Gov. JB Pritzker issued a new executive order resuming the transfer of inmates to DOC in August 2020, but said, “the timing of the arrival of people from county jails and the admissions process to ensure health and safety Transferees, as well as all individuals and staff of IDOC, will be at the sole discretion of the Director of IDOC. »

IDOC resumed admissions to county jails on August 3, 2020, with aggressive guidelines in place to protect the health and safety of staff, the incarcerated population and the surrounding community, the spokesperson said. IDOC, Lindsey Hess. Since that date, IDOC has processed 14,890 new admissions and 2,263 rotations for a total of 17,153 admissions.

“The Department’s reception centers are at capacity with no space for new admissions,” Hess said. “The classification process continues. When people in our reception centers are no longer in quarantine or isolation, they will be immediately transferred to their establishment, which will open a reception area.

St. Clair County Sheriff Rick Watson said Wednesday that there are currently about 15 inmates ready to be transferred to IDOC. The capacity of the prison is currently 418. There are currently 467 inmates. Before the break, Watson said detainees transferred to IDOC must test negative for COVID and quarantine for 14 days.

“We are fighting an invisible enemy here,” Watson said. “We have a lot of PPE, cleaning supplies and testing right now, but how long will that last?”

Watson and other sheriffs said they are offering the vaccines and booster shots to county jail inmates.

IDOC reported that from June 29, 2021 to present, only 44% of people transported to the North Reception Center from Cook County Jail have been vaccinated. Since August 3, 2020, county jails have transported approximately 225 people who tested positive for COVID-19 upon arrival at IDOC.

Madison County Deputy Chief Jeff Connor said he met with all county police chiefs and briefed them on the situation. Madison County Jail currently houses 290 inmates. The capacity of the prison is 306 people. The prison currently holds 28 people who were to be transferred to the DOC.

“It really puts us behind the eight ball. This puts a strain on our staff and local police departments,” Connor said.

Until they are transferred to the DOC, counties will have to pay the tab for food, utilities and medical expenses.

“Housing inmates ordered to be transferred to IDOC creates a significant financial burden,” said Lake County Deputy Chief Chris Covelli, which has 20 inmates awaiting transfer to DOC. “Not only are our daily costs increasing, but it creates additional overtime for staff and creates significant liability if an inmate becomes ill or suffers a serious medical event,”

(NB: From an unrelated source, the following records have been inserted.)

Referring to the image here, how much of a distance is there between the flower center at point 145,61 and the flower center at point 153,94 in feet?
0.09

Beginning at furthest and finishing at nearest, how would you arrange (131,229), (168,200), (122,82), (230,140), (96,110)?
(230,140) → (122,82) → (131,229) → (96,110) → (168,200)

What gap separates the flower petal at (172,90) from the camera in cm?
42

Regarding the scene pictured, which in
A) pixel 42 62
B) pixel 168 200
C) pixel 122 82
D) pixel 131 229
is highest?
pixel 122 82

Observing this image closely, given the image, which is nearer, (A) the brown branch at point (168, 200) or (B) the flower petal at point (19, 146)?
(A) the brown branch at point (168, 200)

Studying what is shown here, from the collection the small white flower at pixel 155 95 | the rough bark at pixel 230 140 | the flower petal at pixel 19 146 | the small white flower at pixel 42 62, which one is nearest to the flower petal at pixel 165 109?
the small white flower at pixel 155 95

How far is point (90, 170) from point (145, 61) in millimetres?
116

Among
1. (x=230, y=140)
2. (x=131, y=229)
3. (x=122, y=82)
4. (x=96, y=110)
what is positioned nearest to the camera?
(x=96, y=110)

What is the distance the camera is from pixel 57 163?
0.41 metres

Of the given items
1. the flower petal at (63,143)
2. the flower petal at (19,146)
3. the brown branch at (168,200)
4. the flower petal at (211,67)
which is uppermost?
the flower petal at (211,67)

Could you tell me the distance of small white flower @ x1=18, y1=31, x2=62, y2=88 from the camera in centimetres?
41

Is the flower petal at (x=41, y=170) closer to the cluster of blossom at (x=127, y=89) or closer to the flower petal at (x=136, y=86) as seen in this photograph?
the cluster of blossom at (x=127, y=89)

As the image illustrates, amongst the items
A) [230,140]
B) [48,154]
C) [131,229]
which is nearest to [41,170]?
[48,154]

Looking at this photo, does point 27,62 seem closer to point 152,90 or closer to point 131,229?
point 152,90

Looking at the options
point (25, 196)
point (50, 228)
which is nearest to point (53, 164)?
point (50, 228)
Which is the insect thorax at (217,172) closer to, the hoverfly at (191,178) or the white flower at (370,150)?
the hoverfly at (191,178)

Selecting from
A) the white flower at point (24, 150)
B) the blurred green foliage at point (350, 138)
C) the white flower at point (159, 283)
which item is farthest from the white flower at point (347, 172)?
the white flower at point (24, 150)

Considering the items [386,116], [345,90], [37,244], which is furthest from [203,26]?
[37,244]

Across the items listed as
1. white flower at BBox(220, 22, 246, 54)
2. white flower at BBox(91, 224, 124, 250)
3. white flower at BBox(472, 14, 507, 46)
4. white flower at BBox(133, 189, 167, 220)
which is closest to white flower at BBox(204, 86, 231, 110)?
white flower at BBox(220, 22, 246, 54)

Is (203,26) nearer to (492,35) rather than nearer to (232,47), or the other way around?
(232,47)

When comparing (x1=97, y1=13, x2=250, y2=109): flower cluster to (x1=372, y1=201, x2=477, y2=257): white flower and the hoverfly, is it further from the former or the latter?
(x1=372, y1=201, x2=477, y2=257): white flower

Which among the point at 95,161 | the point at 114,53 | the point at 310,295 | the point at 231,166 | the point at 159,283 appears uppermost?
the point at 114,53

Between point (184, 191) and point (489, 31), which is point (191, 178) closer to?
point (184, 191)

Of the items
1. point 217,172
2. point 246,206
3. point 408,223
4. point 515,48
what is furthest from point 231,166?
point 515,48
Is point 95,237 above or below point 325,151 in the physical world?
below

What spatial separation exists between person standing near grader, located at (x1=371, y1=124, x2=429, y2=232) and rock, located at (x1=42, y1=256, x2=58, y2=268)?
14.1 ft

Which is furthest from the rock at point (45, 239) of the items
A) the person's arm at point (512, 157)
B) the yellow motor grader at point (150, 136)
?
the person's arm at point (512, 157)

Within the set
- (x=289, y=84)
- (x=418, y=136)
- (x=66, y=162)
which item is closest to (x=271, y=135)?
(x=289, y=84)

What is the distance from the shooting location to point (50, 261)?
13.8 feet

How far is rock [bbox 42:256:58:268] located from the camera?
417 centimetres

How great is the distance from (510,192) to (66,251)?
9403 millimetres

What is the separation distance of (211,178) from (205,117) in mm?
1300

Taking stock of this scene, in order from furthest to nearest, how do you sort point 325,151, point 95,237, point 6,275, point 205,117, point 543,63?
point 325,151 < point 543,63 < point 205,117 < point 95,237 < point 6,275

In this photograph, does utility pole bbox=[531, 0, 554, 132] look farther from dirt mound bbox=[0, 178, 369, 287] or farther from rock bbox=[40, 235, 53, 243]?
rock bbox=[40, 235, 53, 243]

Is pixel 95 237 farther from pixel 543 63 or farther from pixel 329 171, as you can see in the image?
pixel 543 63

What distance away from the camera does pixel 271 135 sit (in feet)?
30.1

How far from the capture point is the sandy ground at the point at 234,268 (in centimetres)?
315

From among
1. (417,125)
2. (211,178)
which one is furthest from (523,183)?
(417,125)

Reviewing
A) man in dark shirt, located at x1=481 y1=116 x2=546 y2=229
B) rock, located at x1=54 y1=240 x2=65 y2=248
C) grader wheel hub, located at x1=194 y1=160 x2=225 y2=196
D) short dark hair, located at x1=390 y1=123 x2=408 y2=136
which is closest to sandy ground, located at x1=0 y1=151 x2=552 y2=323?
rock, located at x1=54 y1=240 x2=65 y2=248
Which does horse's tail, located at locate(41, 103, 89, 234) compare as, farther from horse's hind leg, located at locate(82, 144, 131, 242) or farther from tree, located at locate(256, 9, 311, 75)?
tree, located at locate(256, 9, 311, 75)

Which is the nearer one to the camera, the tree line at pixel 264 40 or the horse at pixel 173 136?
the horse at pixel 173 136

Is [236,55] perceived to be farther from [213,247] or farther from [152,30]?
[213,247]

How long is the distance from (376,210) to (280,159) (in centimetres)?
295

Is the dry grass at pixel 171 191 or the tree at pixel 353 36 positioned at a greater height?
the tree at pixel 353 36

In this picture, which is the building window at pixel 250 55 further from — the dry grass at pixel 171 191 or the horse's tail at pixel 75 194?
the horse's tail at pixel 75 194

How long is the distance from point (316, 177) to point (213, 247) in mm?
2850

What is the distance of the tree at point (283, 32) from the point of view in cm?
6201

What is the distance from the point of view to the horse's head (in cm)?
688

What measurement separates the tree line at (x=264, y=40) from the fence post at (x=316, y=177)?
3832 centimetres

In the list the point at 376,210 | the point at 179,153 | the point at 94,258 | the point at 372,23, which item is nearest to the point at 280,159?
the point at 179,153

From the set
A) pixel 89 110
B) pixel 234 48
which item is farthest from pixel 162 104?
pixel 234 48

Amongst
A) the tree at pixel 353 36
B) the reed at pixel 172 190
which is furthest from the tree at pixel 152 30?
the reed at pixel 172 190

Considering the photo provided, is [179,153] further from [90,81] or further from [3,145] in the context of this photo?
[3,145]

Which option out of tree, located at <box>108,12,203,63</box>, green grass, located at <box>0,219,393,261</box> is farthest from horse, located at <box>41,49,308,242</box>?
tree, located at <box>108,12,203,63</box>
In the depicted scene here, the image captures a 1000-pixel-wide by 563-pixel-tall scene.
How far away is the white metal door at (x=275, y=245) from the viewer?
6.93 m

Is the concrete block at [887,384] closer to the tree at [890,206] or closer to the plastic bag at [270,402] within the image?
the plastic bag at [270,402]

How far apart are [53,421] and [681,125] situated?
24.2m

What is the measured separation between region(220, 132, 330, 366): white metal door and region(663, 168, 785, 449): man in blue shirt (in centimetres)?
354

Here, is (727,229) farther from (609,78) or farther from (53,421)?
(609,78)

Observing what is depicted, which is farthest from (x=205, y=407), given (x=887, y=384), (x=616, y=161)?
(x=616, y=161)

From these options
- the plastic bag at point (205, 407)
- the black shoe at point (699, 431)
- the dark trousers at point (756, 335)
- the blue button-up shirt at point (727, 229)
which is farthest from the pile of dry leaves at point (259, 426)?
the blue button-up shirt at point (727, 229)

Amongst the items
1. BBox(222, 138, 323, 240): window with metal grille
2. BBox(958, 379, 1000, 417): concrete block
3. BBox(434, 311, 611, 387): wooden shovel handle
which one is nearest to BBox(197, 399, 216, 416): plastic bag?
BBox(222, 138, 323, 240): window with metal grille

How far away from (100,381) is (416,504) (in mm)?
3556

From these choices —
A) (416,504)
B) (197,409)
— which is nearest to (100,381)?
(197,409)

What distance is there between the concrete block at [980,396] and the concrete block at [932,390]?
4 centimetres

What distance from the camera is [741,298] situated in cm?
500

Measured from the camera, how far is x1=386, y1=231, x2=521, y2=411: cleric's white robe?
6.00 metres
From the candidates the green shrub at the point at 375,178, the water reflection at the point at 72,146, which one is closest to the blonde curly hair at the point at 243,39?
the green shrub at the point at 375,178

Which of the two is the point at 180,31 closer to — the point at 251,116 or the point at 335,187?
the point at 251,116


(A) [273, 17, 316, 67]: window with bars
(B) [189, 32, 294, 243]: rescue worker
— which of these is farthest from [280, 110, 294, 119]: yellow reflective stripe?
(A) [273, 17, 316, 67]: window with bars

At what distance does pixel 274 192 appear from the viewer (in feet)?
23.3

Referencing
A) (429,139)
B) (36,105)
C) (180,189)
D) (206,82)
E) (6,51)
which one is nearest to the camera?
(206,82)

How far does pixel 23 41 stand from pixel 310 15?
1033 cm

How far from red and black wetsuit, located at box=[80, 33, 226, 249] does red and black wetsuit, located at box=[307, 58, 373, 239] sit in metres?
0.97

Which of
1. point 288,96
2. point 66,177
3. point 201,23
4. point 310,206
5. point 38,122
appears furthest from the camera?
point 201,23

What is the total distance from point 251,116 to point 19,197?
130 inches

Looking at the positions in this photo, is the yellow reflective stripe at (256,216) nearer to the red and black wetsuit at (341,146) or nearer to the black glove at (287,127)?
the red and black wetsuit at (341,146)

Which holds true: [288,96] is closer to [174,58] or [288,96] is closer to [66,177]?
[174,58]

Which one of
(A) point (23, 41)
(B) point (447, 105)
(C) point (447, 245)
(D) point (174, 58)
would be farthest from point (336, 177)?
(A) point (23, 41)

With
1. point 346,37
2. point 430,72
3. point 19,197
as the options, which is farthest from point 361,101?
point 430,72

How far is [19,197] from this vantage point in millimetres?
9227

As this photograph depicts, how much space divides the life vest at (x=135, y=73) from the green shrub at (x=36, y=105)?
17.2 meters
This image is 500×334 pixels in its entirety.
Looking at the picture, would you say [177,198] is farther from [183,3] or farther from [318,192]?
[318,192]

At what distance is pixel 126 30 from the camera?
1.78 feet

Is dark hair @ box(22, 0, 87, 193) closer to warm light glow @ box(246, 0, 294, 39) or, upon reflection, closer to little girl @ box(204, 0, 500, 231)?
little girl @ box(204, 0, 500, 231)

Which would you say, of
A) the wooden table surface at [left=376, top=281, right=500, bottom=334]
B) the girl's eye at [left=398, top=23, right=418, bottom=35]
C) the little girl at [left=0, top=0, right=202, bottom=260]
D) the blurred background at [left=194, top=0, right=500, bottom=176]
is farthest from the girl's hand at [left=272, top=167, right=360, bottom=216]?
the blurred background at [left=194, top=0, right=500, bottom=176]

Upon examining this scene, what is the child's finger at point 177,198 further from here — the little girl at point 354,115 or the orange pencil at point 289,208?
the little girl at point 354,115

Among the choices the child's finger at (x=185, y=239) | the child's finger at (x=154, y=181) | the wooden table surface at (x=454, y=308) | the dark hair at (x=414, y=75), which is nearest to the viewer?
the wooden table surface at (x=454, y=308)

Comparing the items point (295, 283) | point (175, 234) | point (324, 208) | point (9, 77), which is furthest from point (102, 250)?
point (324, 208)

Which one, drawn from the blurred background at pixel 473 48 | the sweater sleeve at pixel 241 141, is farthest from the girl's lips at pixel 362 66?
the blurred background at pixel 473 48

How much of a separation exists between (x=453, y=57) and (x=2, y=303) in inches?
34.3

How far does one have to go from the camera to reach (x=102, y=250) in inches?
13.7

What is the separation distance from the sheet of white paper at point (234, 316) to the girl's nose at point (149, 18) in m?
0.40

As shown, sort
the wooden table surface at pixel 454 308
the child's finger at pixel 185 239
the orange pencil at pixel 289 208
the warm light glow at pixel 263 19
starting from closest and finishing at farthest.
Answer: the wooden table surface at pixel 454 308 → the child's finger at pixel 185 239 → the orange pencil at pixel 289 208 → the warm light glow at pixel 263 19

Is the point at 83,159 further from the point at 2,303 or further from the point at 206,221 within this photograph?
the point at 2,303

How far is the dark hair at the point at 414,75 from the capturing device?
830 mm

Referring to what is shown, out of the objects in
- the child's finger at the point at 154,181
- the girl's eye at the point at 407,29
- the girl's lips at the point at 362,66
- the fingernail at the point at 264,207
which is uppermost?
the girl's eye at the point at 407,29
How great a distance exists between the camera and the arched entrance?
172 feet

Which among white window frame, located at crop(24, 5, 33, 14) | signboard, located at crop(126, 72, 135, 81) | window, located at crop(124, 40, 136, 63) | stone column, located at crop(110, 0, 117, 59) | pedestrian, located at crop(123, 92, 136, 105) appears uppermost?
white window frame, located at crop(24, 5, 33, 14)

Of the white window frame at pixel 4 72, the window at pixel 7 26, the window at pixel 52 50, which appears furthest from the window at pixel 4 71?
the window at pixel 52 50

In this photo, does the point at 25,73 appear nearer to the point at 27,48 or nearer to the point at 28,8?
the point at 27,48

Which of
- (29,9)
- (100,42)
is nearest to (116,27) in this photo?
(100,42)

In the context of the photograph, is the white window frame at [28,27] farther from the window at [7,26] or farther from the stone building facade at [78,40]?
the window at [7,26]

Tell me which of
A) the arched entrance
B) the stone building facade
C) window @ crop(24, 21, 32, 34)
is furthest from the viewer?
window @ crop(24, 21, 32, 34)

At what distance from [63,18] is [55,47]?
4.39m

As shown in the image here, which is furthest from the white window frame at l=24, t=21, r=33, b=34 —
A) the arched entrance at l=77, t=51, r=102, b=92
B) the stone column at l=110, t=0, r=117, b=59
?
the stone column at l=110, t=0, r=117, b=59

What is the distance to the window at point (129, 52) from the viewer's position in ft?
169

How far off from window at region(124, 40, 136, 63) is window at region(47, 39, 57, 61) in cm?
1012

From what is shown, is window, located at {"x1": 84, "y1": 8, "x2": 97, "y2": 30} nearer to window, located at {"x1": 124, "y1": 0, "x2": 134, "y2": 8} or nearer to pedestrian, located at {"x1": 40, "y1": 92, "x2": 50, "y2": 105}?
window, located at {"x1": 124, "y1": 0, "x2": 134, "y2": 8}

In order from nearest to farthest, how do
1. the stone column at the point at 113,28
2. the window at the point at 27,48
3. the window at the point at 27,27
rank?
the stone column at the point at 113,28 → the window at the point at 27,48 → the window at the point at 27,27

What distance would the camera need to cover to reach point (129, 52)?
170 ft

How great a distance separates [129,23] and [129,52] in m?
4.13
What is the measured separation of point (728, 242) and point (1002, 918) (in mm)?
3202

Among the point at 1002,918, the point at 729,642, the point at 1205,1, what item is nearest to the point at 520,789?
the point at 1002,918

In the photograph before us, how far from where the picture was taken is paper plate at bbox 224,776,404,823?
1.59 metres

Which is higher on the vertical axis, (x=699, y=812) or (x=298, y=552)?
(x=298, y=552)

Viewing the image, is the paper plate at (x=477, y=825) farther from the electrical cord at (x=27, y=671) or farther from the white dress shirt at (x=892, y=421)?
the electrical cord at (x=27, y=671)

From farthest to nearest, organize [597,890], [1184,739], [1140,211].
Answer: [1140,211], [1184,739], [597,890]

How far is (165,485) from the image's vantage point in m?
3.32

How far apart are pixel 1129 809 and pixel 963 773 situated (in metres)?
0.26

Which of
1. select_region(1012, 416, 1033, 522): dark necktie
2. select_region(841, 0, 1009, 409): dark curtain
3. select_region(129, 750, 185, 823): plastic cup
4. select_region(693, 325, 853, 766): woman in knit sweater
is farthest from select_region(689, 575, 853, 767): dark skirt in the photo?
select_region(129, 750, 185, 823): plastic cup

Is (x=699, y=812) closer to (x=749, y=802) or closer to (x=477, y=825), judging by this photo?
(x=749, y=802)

IDOC has been working with county jails for four months to distribute $25 million in appropriate CARES Act funds to county jails in reimbursement for expenses incurred due to the COVID pandemic, according to Hess.

Both Connor and Watson pointed out that the IDOC has the luxury of imposing restraints on inmates entering their facilities, but county jails must accept prisoners who are held until their criminal cases are decided. , creating a bottleneck in settlements across the county.

Watson said he was in communication with the law. St. Clair County Circuit Judge John O’Gara said there are 37 factors in the law that a judge can consider when setting bail, but overcrowding in the county jail was not one of them.

“But obviously it’s worrying for us. I look at the totals every day,” O’Gara said.

Kaitschuk pointed to IDOC’s capacity six years ago, when the number was 40,000 inmates to current levels of around 19,000. There are spaces, he said, but the DOC needs to be prepared to adapt to rising levels of COVID-19, just as counties are doing.

“This move by the DOC will only exacerbate the challenges at the local level. I don’t believe they recognize or care about the difficulties they create for prisons because if they did, they would work with us to solve the problems,” Kaitschuk said.

Capitol News Illinois is a nonprofit, nonpartisan news service covering state government and distributed to more than 400 newspapers statewide. It is funded primarily by the Illinois Press Foundation and the Robert R. McCormick Foundation.